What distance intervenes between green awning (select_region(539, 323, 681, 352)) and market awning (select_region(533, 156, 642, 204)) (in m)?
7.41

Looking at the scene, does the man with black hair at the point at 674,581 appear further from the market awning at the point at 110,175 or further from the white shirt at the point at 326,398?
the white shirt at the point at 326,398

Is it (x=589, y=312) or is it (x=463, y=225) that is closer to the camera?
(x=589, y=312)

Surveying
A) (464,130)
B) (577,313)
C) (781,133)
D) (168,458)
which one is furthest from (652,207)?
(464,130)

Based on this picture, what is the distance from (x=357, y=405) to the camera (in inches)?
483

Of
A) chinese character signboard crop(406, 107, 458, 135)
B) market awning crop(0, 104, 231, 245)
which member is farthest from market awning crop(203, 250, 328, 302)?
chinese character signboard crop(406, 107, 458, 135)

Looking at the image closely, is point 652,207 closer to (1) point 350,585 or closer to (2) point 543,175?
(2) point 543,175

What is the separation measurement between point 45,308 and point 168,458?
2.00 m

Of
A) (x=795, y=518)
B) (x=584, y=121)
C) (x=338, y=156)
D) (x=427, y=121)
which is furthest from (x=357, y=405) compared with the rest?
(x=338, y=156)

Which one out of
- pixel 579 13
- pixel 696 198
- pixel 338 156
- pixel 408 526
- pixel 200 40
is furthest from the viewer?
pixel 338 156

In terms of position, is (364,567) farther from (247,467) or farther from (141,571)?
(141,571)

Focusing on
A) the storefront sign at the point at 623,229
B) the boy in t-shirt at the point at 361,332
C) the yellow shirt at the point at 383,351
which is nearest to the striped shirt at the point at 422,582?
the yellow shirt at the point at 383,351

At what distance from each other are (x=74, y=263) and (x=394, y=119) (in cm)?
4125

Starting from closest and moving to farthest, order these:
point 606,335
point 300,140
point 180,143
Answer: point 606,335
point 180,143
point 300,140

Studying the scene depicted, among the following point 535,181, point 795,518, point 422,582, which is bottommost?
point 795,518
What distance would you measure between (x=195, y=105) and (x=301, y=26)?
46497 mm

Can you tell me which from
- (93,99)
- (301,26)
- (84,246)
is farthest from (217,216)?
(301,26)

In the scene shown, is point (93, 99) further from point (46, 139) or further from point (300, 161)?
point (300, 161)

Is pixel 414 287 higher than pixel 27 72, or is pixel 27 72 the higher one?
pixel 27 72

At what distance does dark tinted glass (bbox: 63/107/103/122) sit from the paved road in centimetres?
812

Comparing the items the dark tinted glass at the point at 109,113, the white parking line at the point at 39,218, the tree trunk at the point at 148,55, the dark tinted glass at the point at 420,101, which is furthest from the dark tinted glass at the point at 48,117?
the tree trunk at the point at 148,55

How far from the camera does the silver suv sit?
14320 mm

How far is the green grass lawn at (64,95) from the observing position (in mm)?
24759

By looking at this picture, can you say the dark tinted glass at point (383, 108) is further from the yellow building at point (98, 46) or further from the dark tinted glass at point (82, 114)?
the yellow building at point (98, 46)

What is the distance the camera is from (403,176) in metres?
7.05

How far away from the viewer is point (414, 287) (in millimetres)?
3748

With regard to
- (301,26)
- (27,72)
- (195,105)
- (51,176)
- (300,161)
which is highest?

* * * * * * * * *

Prompt: Recast every line of the data above as a Markdown table with the columns "Row" and "Line", numbering each row and omitting blank lines.

Result of this task:
| Row | Line |
|---|---|
| 1 | What distance intervenes between green awning (select_region(539, 323, 681, 352)) and market awning (select_region(533, 156, 642, 204)) (in m)? |
| 2 | 7.41 |
| 3 | Looking at the scene, does the man with black hair at the point at 674,581 appear further from the market awning at the point at 110,175 or further from the white shirt at the point at 326,398? |
| 4 | the white shirt at the point at 326,398 |
| 5 | Is it (x=589, y=312) or is it (x=463, y=225) that is closer to the camera? |
| 6 | (x=589, y=312) |
| 7 | Surveying |
| 8 | A) (464,130) |
| 9 | B) (577,313) |
| 10 | C) (781,133) |
| 11 | D) (168,458) |
| 12 | which one is furthest from (652,207)? |
| 13 | (464,130) |
| 14 | Based on this picture, what is the distance from (x=357, y=405) to the camera (in inches)? |
| 15 | 483 |
| 16 | Of |
| 17 | A) chinese character signboard crop(406, 107, 458, 135) |
| 18 | B) market awning crop(0, 104, 231, 245) |
| 19 | which member is farthest from market awning crop(203, 250, 328, 302)? |
| 20 | chinese character signboard crop(406, 107, 458, 135) |
| 21 | Looking at the image closely, is point 652,207 closer to (1) point 350,585 or closer to (2) point 543,175? |
| 22 | (2) point 543,175 |
| 23 | What is the separation measurement between point 45,308 and point 168,458? |
| 24 | 2.00 m |
| 25 | Of |
| 26 | A) (x=795, y=518) |
| 27 | B) (x=584, y=121) |
| 28 | C) (x=338, y=156) |
| 29 | D) (x=427, y=121) |
| 30 | which is furthest from (x=357, y=405) compared with the rest? |
| 31 | (x=338, y=156) |
| 32 | Which one out of |
| 33 | - pixel 579 13 |
| 34 | - pixel 696 198 |
| 35 | - pixel 338 156 |
| 36 | - pixel 408 526 |
| 37 | - pixel 200 40 |
| 38 | is furthest from the viewer? |
| 39 | pixel 338 156 |
| 40 | In terms of position, is (364,567) farther from (247,467) or farther from (141,571)? |
| 41 | (141,571) |
| 42 | Focusing on |
| 43 | A) the storefront sign at the point at 623,229 |
| 44 | B) the boy in t-shirt at the point at 361,332 |
| 45 | C) the yellow shirt at the point at 383,351 |
| 46 | which is nearest to the striped shirt at the point at 422,582? |
| 47 | the yellow shirt at the point at 383,351 |
| 48 | At what distance from each other are (x=74, y=263) and (x=394, y=119) (in cm)? |
| 49 | 4125 |
| 50 | Starting from closest and moving to farthest, order these: |
| 51 | point 606,335 |
| 52 | point 300,140 |
| 53 | point 180,143 |
| 54 | Answer: point 606,335 |
| 55 | point 180,143 |
| 56 | point 300,140 |
| 57 | Studying the scene depicted, among the following point 535,181, point 795,518, point 422,582, which is bottommost? |
| 58 | point 795,518 |
| 59 | What distance would you measure between (x=195, y=105) and (x=301, y=26)? |
| 60 | 46497 mm |
| 61 | Can you tell me which from |
| 62 | - (93,99) |
| 63 | - (301,26) |
| 64 | - (84,246) |
| 65 | is farthest from (217,216)? |
| 66 | (301,26) |
| 67 | In the scene shown, is point (93, 99) further from point (46, 139) or further from point (300, 161)? |
| 68 | point (300, 161) |
| 69 | Is pixel 414 287 higher than pixel 27 72, or is pixel 27 72 the higher one? |
| 70 | pixel 27 72 |
| 71 | At what distance does dark tinted glass (bbox: 63/107/103/122) sit from the paved road in centimetres? |
| 72 | 812 |
| 73 | Comparing the items the dark tinted glass at the point at 109,113, the white parking line at the point at 39,218, the tree trunk at the point at 148,55, the dark tinted glass at the point at 420,101, which is furthest from the dark tinted glass at the point at 48,117? |
| 74 | the tree trunk at the point at 148,55 |
| 75 | How far from the camera does the silver suv sit? |
| 76 | 14320 mm |
| 77 | How far is the green grass lawn at (64,95) from the observing position (in mm)? |
| 78 | 24759 |
| 79 | By looking at this picture, can you say the dark tinted glass at point (383, 108) is further from the yellow building at point (98, 46) or further from the dark tinted glass at point (82, 114)? |
| 80 | the yellow building at point (98, 46) |
| 81 | What is the distance the camera is from (403,176) in metres? |
| 82 | 7.05 |
| 83 | How far away from the viewer is point (414, 287) (in millimetres)? |
| 84 | 3748 |
| 85 | With regard to |
| 86 | - (301,26) |
| 87 | - (27,72) |
| 88 | - (195,105) |
| 89 | - (51,176) |
| 90 | - (300,161) |
| 91 | which is highest? |